**What this task involves**
Copy each of the records below word for word, leaving the pictures out.

**Input rows**

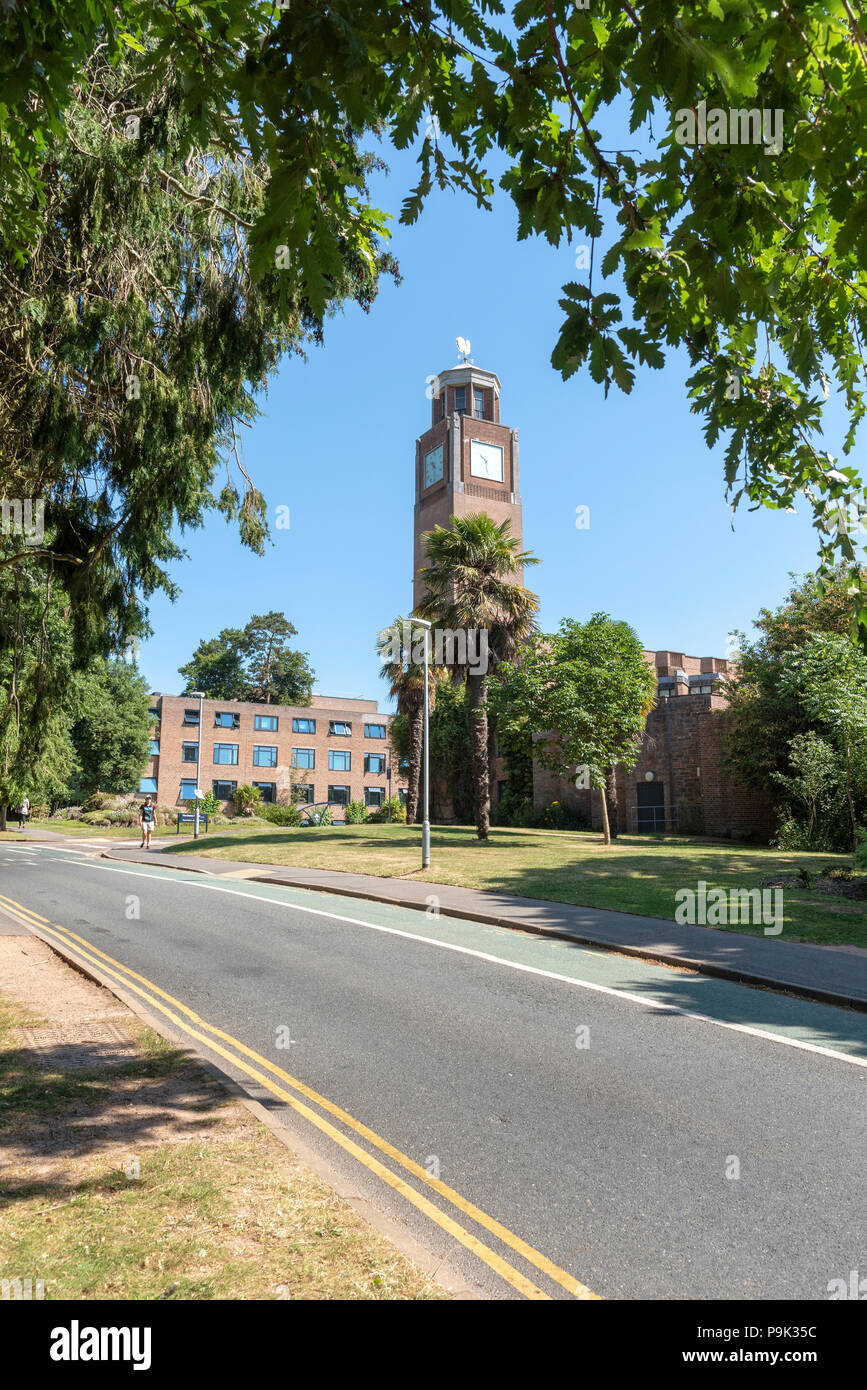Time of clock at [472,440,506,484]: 10:28
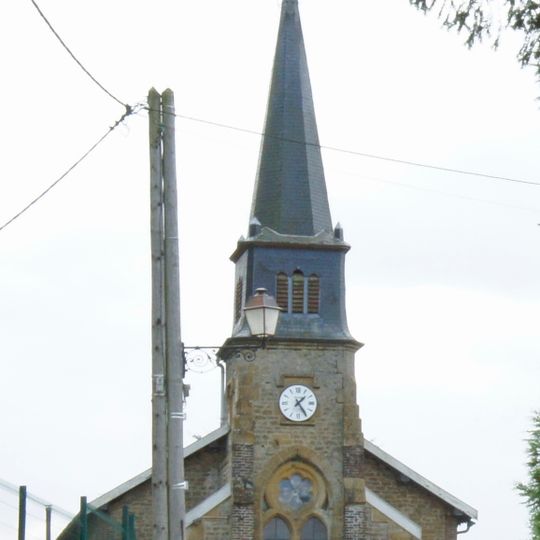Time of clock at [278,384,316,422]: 1:24
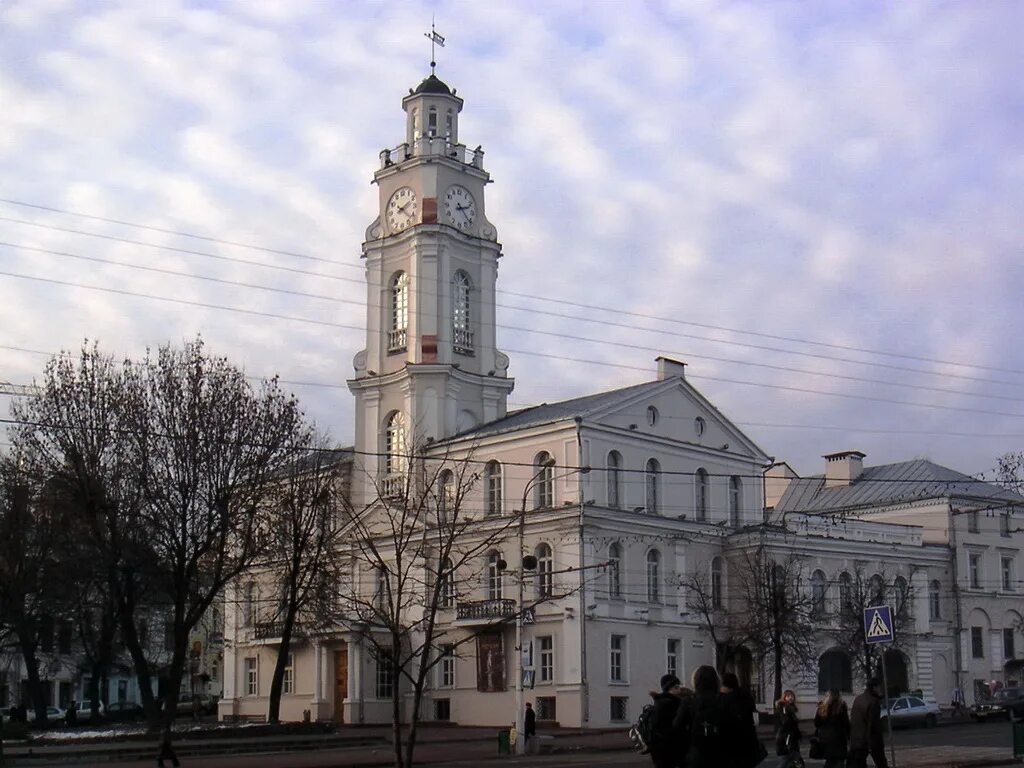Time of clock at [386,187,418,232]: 2:21
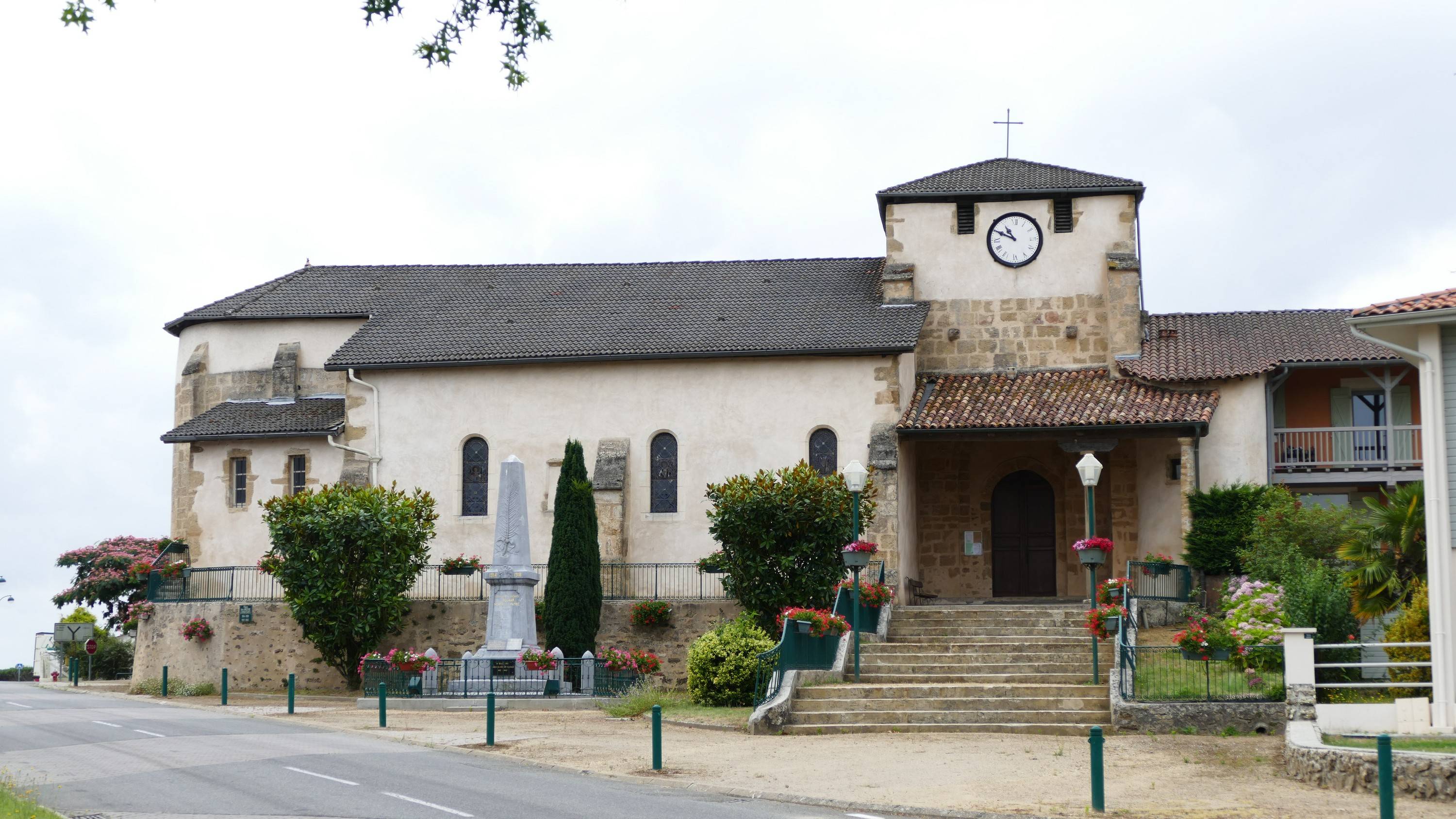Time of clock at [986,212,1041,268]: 10:49
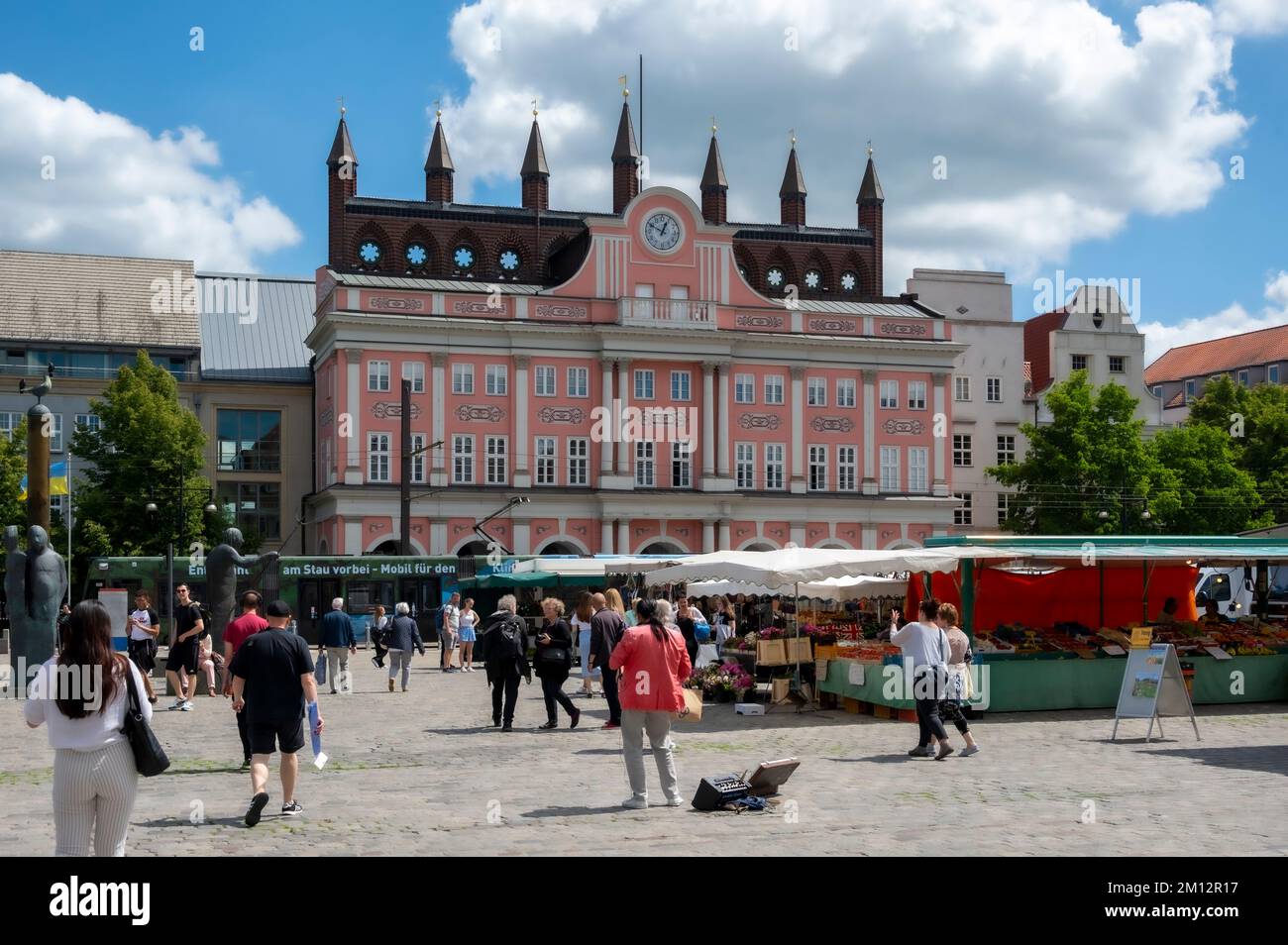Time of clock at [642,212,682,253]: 12:49
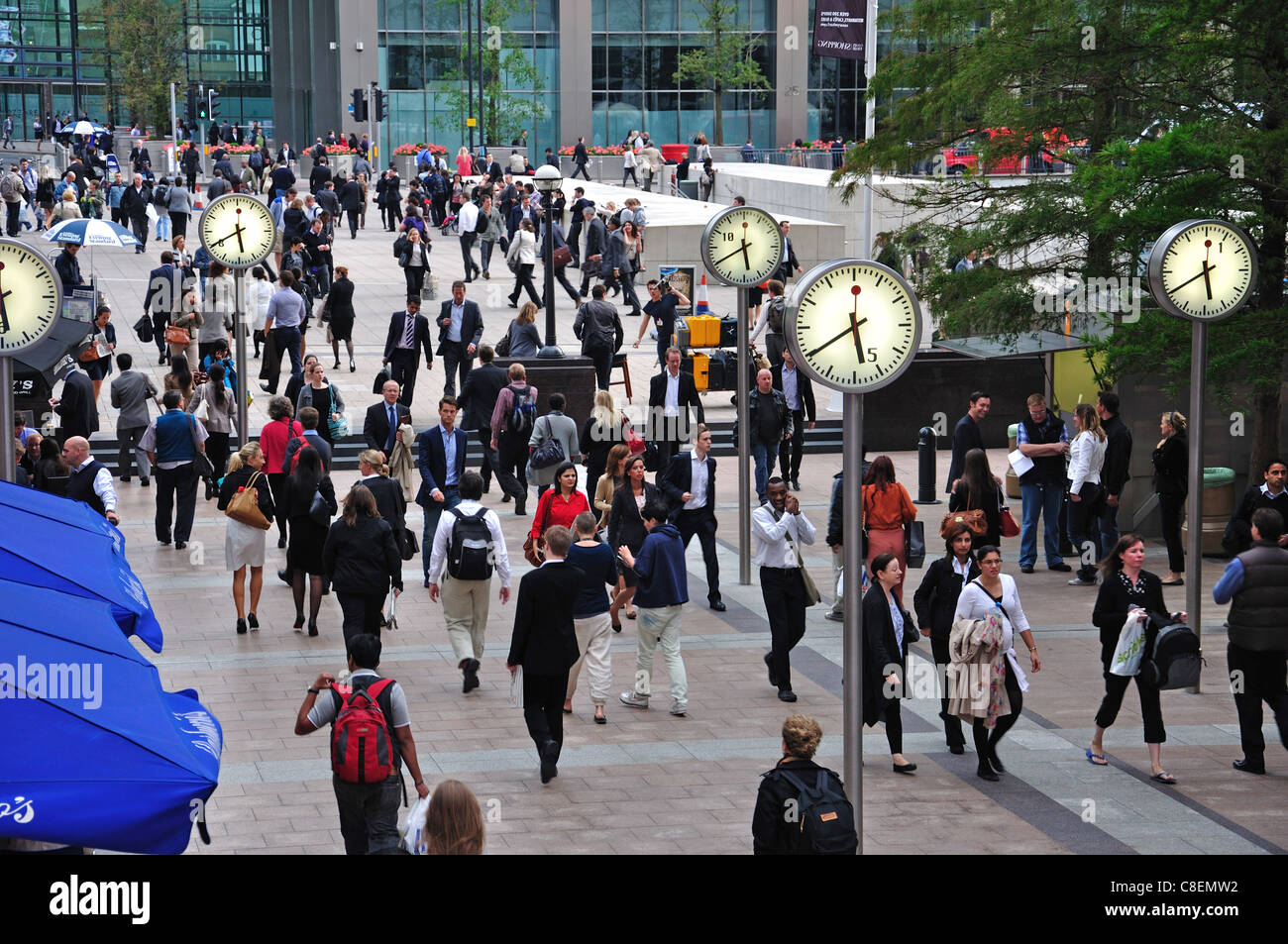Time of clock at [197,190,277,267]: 5:40
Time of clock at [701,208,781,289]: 5:40
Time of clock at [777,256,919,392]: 5:40
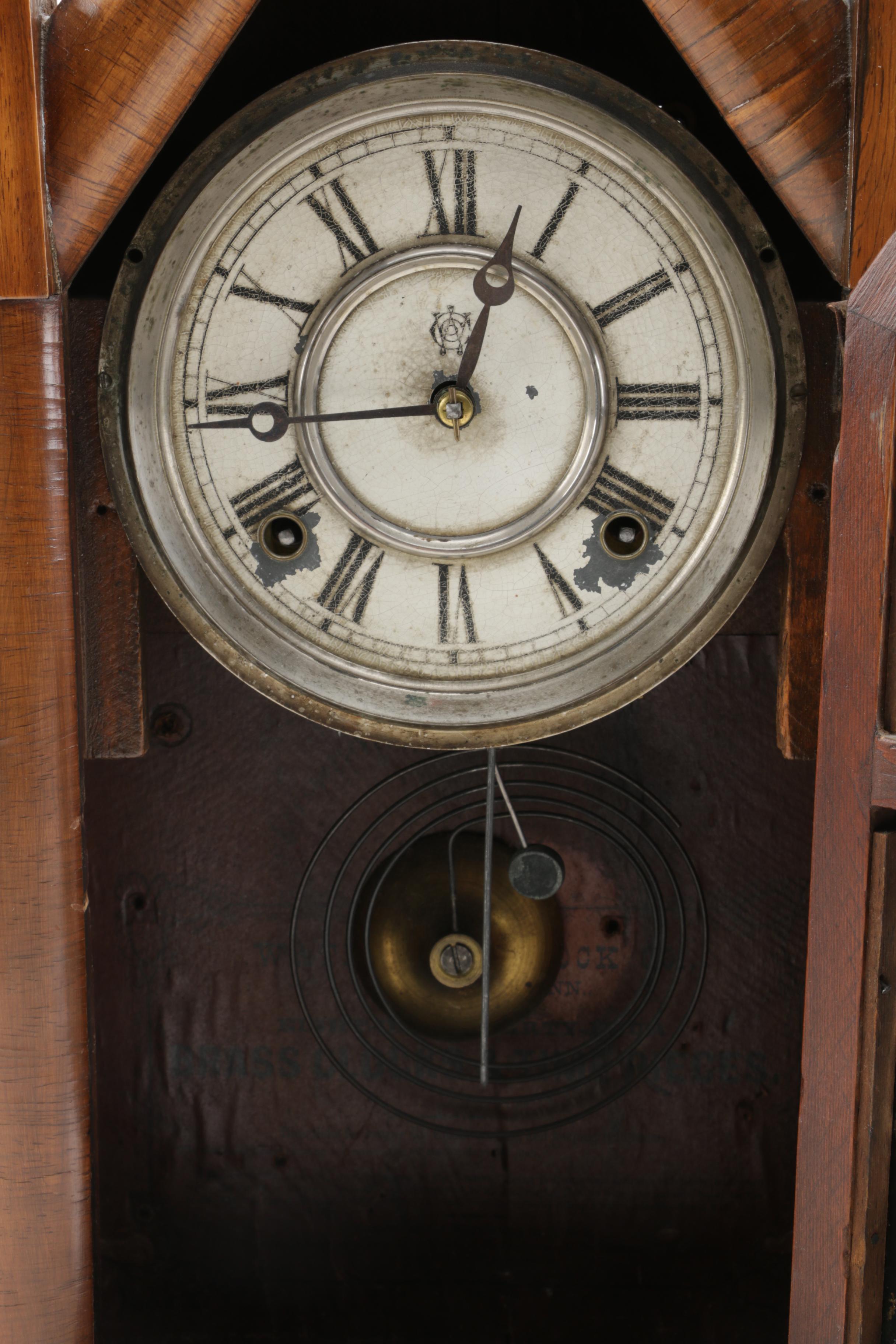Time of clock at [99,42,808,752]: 12:44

**Response to the exercise**
Time of clock at [472,440,506,484]: 10:28
Time of clock at [278,384,316,422]: 1:24
Time of clock at [386,187,418,232]: 2:21
Time of clock at [986,212,1041,268]: 10:49
Time of clock at [642,212,682,253]: 12:49
Time of clock at [197,190,277,267]: 5:40
Time of clock at [701,208,781,289]: 5:40
Time of clock at [777,256,919,392]: 5:40
Time of clock at [99,42,808,752]: 12:44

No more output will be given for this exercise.